D'un côté, la puissance d'un Océan que rien ne semble pouvoir arrêter. De l'autre, le Bassin d'Arcachon soumis au jeu quotidien des marées. Entre les deux, les Passes, véritable goulet d'étranglement dans lequel doivent s'engouffrer puis ressortir chaque jour plus de 370 millions de mètres
cube d'eau à la vitesse moyenne de 2 mètres par seconde !
On imagine dès lors aisément que l'endroit puisse rapidement devenir dangereux, surtout lorsque le vent ou une houle bien formée viennent ajouter leur grain de sel.
De surcroît, la physionomie des passes est changeante, au point que de nombreux marins hésitent aujourd'hui à prendre comme unique référence la position des bouées marines.
Ce caractère mouvant résulte de la combinaison de deux phénomènes naturels.
- Le premier réside dans la présence d'un important courant marin orienté nord-sud qui longe la côte Atlantique depuis l'Estuaire de la Gironde jusqu'au Bassin d'Arcachon. A l'abri des regards, ce courant charrie en effet chaque année près de 600 000 m3 de sable. Or ce sable a tendance à s'agglutiner sur les bancs qui
jalonnent l'entrée du Bassin, modifiant du même coup la morphologie des passes.
- Le second tient au jeu des marées, dont la puissance tend au contraire à éroder et à fragiliser les bancs de sable.
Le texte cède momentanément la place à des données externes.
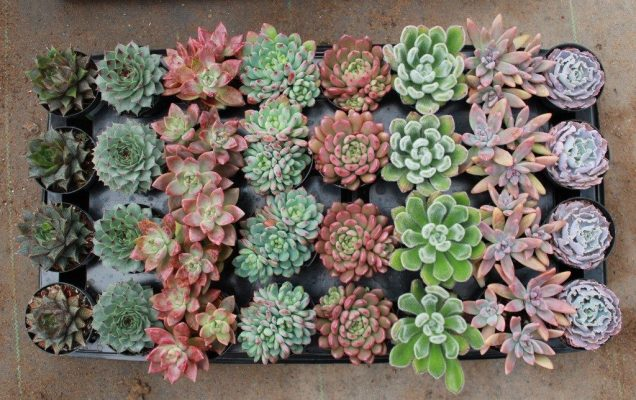 Succulents Packed in a Tray
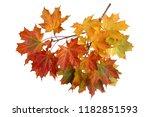 branch of autumn maple leaves...   Shutterstock . vector #1182851593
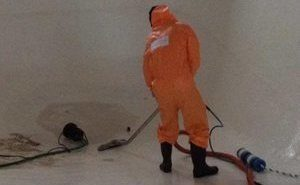 Mold Cleanup Tech At Work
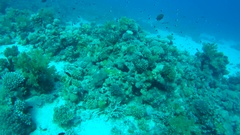 School of coral fish swimming over coral, Red sea, Sharm El Sheikh, Sinai Stock Footage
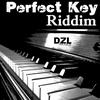 Couverture de l'album Perfect Key Riddim
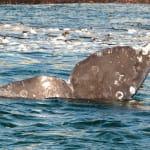 130919_WhalesGalore381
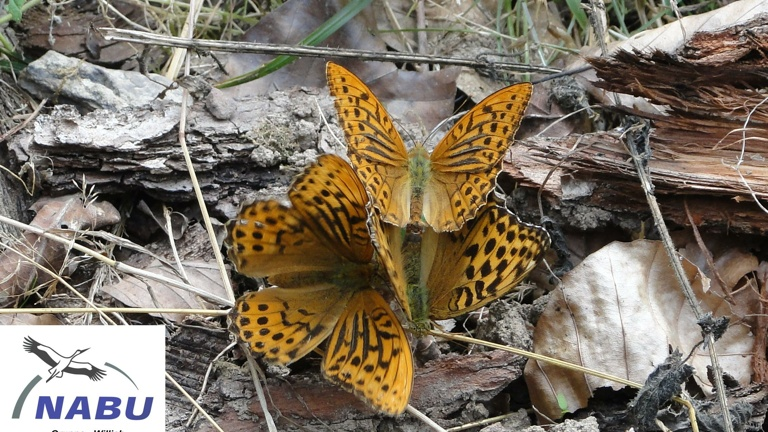 Schmetterlingsinsel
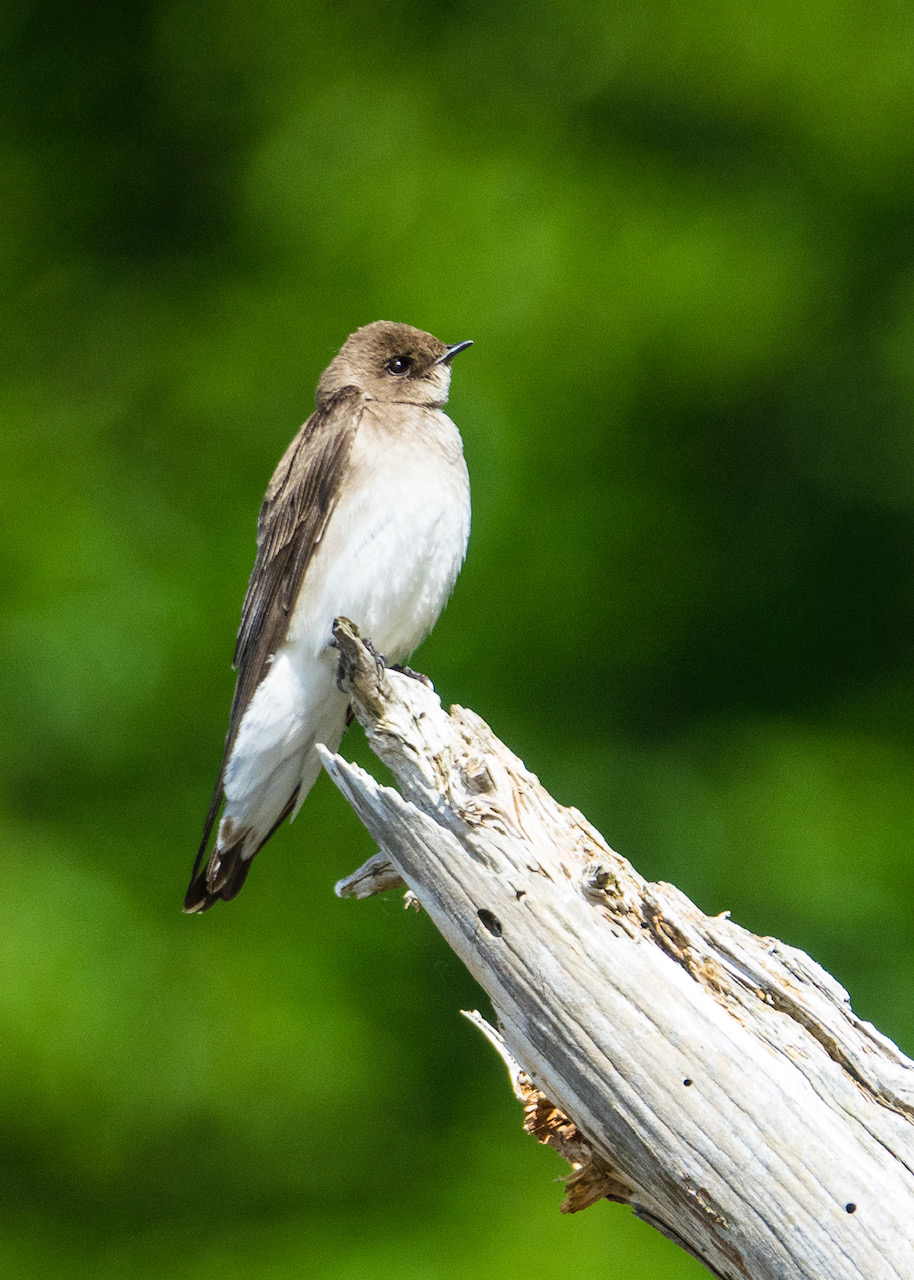 We also saw a new species of swallow - I think it's a bank swallow.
Le sable soulevé par les marées est ainsi "repris" par le courant côtier, et se déplace de nouveau vers le sud avant finalement de s'accumuler vers la Dune du Pilat.
L'étude attentive de ces éléments a conduit les spécialistes à une conclusion étonnante, du moins pour le profane ; celle selon laquelle la géographie des passes obéissait en réalité à un système cyclique s'étalant sur une période de 80 ans !
Ainsi, selon les chercheurs, le courant côtier et le jeu des marées contribuent aujourd'hui à repousser la passe sud vers le sud et à élargir corrélativement la passe nord ; de sorte que d'ici 20 à 30 ans, l'accès au Bassin d'Arcachon devrait s'effectuer par une passe centrale unique favorable à la navigation. Mais ce
système n'est pas en équilibre, et d'ici 80 ans, les passes nord et sud devraient finalement se reformer comme nous les connaissons aujourd'hui.